Estrogen-only oral monotherapy*

50–59

7

1.2 (0.6–2.4)

1 (–3 — 10)

*Study in women with hysterectomy.

Risk of ischemic stroke

The use of systemic HRT is associated with a 1.5-fold increase in the relative risk of developing ischemic stroke. The risk of hemorrhagic stroke is not increased during HRT use. This relative risk does not depend on age or duration of treatment. However, because the baseline risk is largely age-dependent, the overall risk of stroke increases with advancing age in women using HRT (see section "Special precautions").

Table 4

Combined WHI studies: additional risk of developing ischemic stroke* over 5 years of treatment

Age

(years)

Number of cases per 1000 women in the placebo group over a 5-year period

Relative risk and 95% confidence interval

Additional cases per 1000 women using HRT for over 5 years

50–59

8

1.3 (1.1–1.6)

3 (1–5)

*Differentiation between ischemic and hemorrhagic stroke was not performed.

Other adverse reactions have been reported during estrogen-based therapy (risk assessments were based on systemic administration, and it is unknown how these risks can be extrapolated to local treatment):

  • benign and malignant neoplasms associated with estrogen, such as endometrial cancer and breast cancer (see also sections "Contraindications" and "Special precautions for use");
  • venous embolism, i.e., deep vein thrombosis in the leg or pelvis, and pulmonary embolism; more commonly observed in patients receiving hormone replacement therapy. See sections "Contraindications" and "Special precautions for use";
  • myocardial infarction and stroke;
  • gallbladder disease;
  • skin and subcutaneous tissue disorders: chloasma, erythema multiforme, nodular erythema, vasculitic purpura;
  • dementia in women aged 65 years and older (see section "Special precautions for use").

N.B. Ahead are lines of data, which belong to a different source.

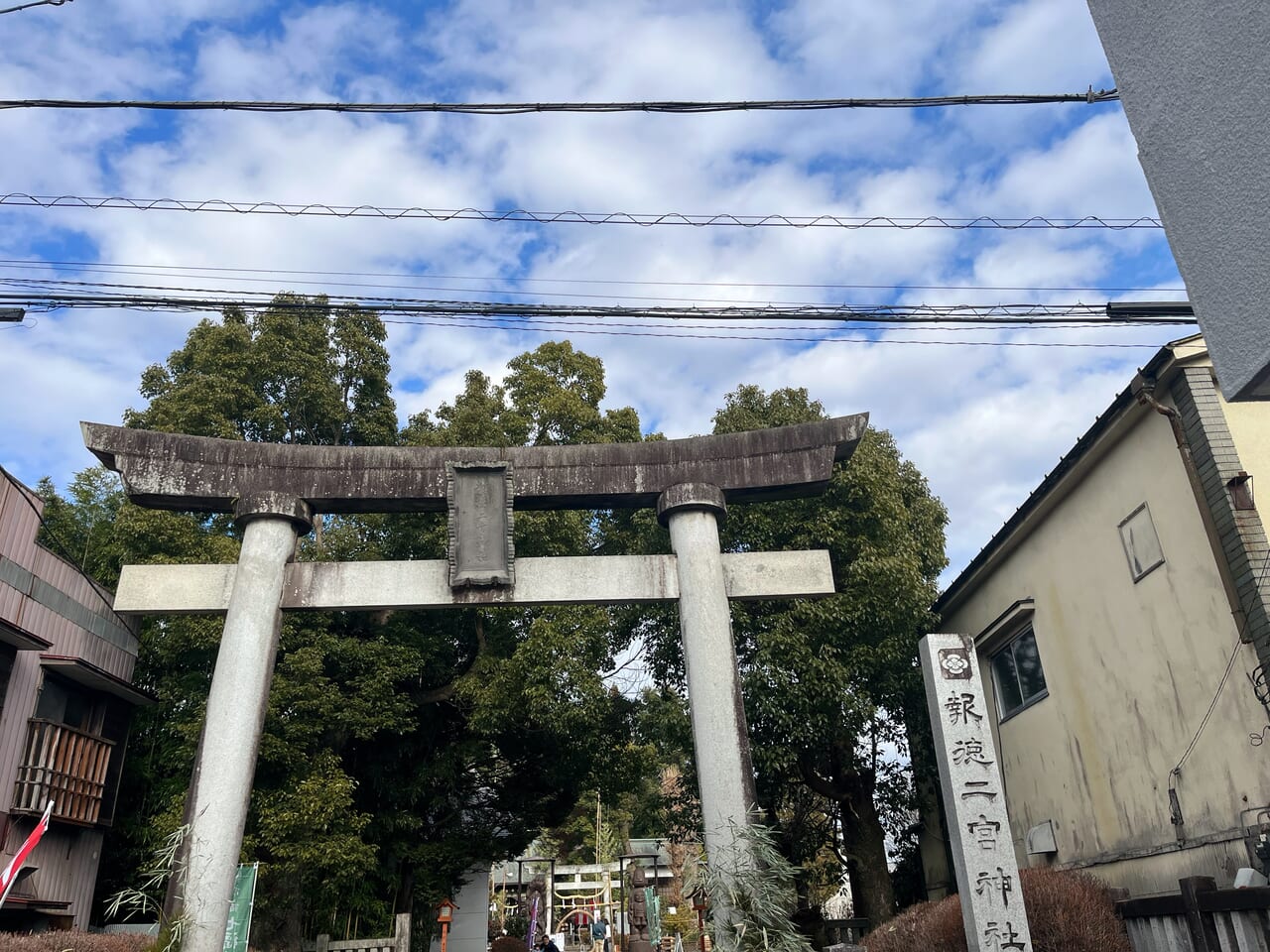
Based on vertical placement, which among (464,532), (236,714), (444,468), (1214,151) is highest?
(444,468)

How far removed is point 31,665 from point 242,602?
5.65m

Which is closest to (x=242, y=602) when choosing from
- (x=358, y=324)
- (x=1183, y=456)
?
(x=1183, y=456)

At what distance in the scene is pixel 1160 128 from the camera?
3658 mm

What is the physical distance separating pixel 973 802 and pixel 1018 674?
21.6 feet

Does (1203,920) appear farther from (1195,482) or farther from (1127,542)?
(1127,542)

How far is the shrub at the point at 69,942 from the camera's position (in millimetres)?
8125

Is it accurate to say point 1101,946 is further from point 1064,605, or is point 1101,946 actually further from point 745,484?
point 745,484

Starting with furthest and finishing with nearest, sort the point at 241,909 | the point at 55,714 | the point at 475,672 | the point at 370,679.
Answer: the point at 475,672 → the point at 370,679 → the point at 55,714 → the point at 241,909

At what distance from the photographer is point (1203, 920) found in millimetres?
7797

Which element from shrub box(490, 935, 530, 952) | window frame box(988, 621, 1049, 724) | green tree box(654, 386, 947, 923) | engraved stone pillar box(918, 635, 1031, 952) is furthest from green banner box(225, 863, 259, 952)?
shrub box(490, 935, 530, 952)

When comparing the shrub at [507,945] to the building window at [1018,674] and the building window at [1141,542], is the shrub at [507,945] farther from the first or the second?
the building window at [1141,542]

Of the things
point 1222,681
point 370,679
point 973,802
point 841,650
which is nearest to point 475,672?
point 370,679

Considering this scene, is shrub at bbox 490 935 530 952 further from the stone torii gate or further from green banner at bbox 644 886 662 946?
the stone torii gate

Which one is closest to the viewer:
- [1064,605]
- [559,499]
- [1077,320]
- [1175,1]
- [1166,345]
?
[1175,1]
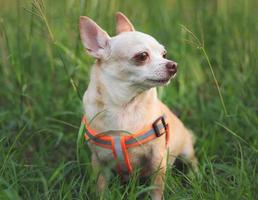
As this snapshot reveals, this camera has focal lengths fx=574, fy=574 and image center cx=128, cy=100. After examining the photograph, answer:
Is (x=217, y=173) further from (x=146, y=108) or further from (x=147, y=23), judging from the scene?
(x=147, y=23)

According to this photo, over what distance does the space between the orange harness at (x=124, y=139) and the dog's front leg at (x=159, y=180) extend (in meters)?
0.17

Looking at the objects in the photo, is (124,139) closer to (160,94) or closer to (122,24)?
(122,24)

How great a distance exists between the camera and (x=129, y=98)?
12.2 ft

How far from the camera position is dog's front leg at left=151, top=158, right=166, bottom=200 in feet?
11.9

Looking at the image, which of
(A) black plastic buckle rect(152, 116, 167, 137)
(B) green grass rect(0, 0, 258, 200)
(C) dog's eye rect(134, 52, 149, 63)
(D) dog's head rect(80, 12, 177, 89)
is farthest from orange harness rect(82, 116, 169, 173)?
(C) dog's eye rect(134, 52, 149, 63)

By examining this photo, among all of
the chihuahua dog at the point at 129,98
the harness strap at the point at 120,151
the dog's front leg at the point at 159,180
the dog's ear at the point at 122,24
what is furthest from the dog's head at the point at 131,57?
the dog's front leg at the point at 159,180

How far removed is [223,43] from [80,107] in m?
1.61

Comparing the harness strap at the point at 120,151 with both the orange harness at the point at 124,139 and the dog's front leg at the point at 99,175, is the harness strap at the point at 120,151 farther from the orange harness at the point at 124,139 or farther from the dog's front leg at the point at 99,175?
the dog's front leg at the point at 99,175

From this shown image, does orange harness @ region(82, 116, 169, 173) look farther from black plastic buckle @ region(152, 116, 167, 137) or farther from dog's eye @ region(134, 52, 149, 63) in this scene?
dog's eye @ region(134, 52, 149, 63)


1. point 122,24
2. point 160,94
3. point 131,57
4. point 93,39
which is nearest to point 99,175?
point 131,57

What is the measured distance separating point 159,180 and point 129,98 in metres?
0.56

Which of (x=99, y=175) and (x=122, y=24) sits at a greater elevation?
(x=122, y=24)

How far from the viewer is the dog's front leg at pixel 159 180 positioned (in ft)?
11.9

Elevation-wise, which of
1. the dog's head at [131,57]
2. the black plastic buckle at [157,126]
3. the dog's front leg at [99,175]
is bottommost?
the dog's front leg at [99,175]
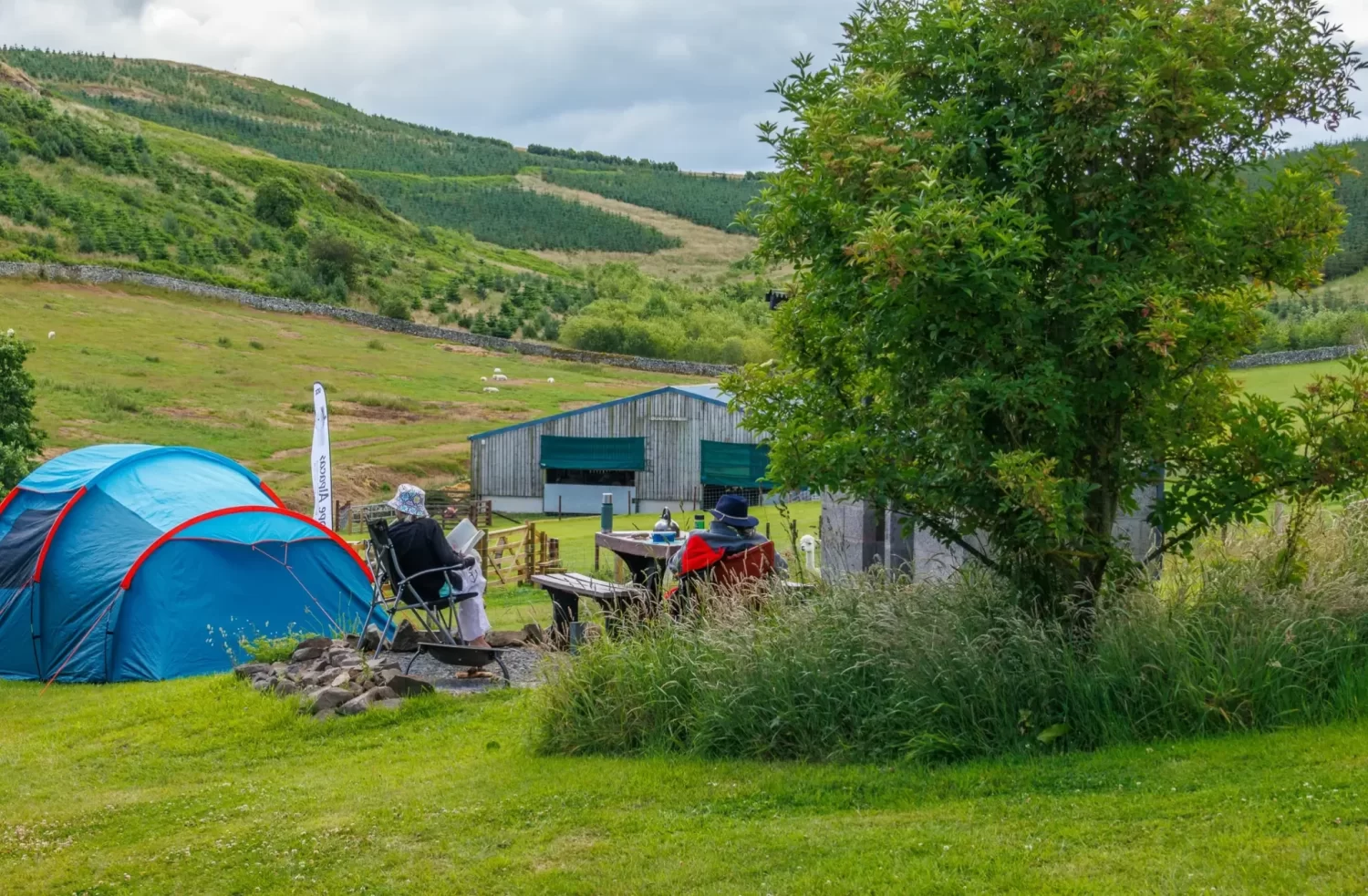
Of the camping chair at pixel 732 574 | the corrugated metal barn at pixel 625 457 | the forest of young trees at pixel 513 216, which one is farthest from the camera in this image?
the forest of young trees at pixel 513 216

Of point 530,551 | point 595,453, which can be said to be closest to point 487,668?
point 530,551

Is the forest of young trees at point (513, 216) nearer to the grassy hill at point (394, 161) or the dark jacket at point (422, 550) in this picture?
the grassy hill at point (394, 161)

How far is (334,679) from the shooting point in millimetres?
9164

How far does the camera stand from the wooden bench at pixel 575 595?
9.28m

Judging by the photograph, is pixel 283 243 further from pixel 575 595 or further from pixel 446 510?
pixel 575 595

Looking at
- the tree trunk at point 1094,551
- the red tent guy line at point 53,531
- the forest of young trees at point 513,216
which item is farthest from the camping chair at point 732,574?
the forest of young trees at point 513,216

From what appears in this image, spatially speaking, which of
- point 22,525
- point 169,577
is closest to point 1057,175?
point 169,577

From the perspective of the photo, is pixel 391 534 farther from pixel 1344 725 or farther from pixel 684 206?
pixel 684 206

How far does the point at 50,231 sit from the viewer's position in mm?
70562

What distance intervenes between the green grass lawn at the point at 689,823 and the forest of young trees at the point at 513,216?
134 metres

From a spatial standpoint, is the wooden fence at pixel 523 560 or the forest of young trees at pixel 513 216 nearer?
the wooden fence at pixel 523 560

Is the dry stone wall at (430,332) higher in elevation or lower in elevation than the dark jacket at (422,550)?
higher

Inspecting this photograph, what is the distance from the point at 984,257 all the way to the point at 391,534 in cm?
517

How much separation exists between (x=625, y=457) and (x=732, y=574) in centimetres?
3343
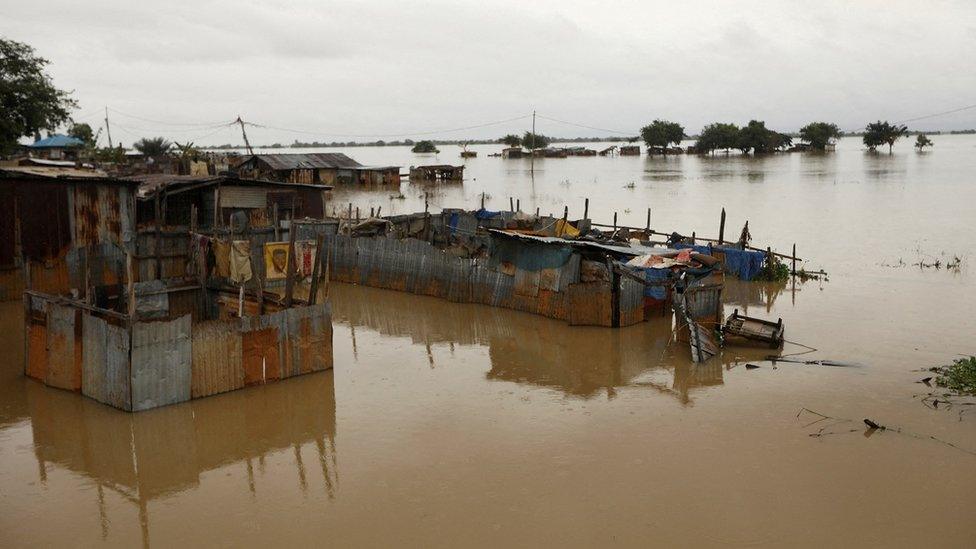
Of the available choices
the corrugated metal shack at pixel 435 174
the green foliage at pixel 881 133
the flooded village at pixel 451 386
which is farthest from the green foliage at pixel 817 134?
the flooded village at pixel 451 386

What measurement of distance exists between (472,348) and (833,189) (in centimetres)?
4063

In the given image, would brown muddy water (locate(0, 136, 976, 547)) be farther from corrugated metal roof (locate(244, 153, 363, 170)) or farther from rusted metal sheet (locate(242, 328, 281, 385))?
corrugated metal roof (locate(244, 153, 363, 170))

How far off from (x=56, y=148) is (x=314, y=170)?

Treatment must be discontinued immediately upon the first signs of thrombotic or embolic events, hypertension, hypercalcemia in women with breast cancer, or cholestatic jaundice in patients with a history of gestational cholestasis.

Local estrogen-containing products may cause discharge, vulvovaginal candidiasis, cervical changes; exacerbation of endometriosis, mastodynia, breast enlargement or nipple discharge, cholestatic jaundice, or exacerbation of previous allergic rash or pruritus.

Shelf life. 5 years.

Storage conditions. The medicinal product does not require special storage conditions. Keep out of reach of children.

Packaging.

15 g of cream in a tube, 1 tube per box.

Prescription status. Prescription only.

Manufacturer.

Laboratoires CHAMINEO.

Manufacturer's address and location of business activity.

Rue de Moné 93, 37210 Vouvray, France.